The scowl on Barry Whalen's dissipated face cleared a little. He came over, rested both hands on the table and leaned forward as he spoke, Byng resuming his seat meanwhile.
Barry's voice was a little thick with excitement, but he weighed his words too. "Byng, I wanted you to know beforehand what Fleming intends to bring up to-night--a nice kind of reunion, isn't it, with war ahead as sure as guns, and the danger of everything going to smash, in spite of Milner and Jo?"
A set look came into Byng's face. He caught the lapels of his big, loose, double-breasted jacket, and spread his feet a little, till he looked as though squaring himself to resist attack.
"Go on with your story," he interposed. "What is Fleming going to say--or bring up, you call it?"
"He's going to say that some one is betraying us--all we do that's of any importance and most we say that counts--to Kruger and Leyds. He's going to say that the traitor is some one inside our circle."
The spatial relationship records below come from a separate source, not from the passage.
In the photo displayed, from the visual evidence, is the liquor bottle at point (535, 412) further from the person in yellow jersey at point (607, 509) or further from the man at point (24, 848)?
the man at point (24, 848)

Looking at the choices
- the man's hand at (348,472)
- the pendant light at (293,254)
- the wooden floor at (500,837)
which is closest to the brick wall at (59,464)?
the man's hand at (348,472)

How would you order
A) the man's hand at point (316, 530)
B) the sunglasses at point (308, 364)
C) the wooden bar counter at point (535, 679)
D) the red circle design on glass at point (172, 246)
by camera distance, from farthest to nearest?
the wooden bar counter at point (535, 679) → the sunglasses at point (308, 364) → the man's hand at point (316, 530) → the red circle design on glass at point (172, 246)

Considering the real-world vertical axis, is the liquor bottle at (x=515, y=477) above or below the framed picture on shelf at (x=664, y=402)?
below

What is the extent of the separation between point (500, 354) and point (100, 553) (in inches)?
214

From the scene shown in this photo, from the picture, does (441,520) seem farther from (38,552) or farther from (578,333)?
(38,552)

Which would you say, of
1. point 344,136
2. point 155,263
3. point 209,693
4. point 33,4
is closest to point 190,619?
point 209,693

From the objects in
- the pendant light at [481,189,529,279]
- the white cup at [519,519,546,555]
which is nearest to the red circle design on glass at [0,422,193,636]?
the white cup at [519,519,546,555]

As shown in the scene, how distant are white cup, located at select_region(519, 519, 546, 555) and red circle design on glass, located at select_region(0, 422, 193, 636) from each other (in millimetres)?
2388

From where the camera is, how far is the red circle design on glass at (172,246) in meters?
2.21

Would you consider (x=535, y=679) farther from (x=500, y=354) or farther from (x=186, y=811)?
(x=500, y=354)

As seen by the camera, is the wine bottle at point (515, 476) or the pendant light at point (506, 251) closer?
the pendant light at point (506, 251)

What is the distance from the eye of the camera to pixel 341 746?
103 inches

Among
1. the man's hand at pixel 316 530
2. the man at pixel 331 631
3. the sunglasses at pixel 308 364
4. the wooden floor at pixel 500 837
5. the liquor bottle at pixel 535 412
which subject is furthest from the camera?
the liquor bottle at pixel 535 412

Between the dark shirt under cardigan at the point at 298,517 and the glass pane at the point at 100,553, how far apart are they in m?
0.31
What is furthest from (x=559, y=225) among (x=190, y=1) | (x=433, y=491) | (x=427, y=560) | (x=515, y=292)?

Byng started, and his hands clutched at the chairback, then he became quiet and watchful. "And whom does Fleming--or you--suspect?" he asked, with lowering eyelids and a slumbering malice in his eyes.
Barry straightened himself and looked Byng rather hesitatingly in the face; then he said, slowly:
"I don't know much about Fleming's suspicions. Mine, though, are at least three years old, and you know them.
"Krool?"
"Krool--for sure."
"What would be Krool's object in betraying us, even if he knew all we say and do?"
"Blood is thicker than water, Byng, and double pay to a poor man is a consideration."
"Krool would do nothing that injured me, Barry. I know men. What sort of thing has been given away to Brother Boer?"
Barry took from his pocket a paper and pa.s.sed it over. Byng scanned it very carefully and slowly, and his face darkened as he read; for there were certain things set down of which only he and Wallstein and one or two others knew; which only he and one high in authority in England knew, besides Wallstein. His face slowly reddened with anger. London life, and its excitements multiplied by his wife and not avoided by himself, had worn on him, had affected his once sunny and even temper, had given him greater bulk, with a touch of flabbiness under the chin and at the neck, and had slackened the firmness of the muscles.
Presently he got up, went over to a table, and helped himself to brandy and soda, motioning to Barry to do the same. There were two or three minutes' silence, and then he said:
"There's something wrong, certainly, but it isn't Krool. No, it isn't Krool."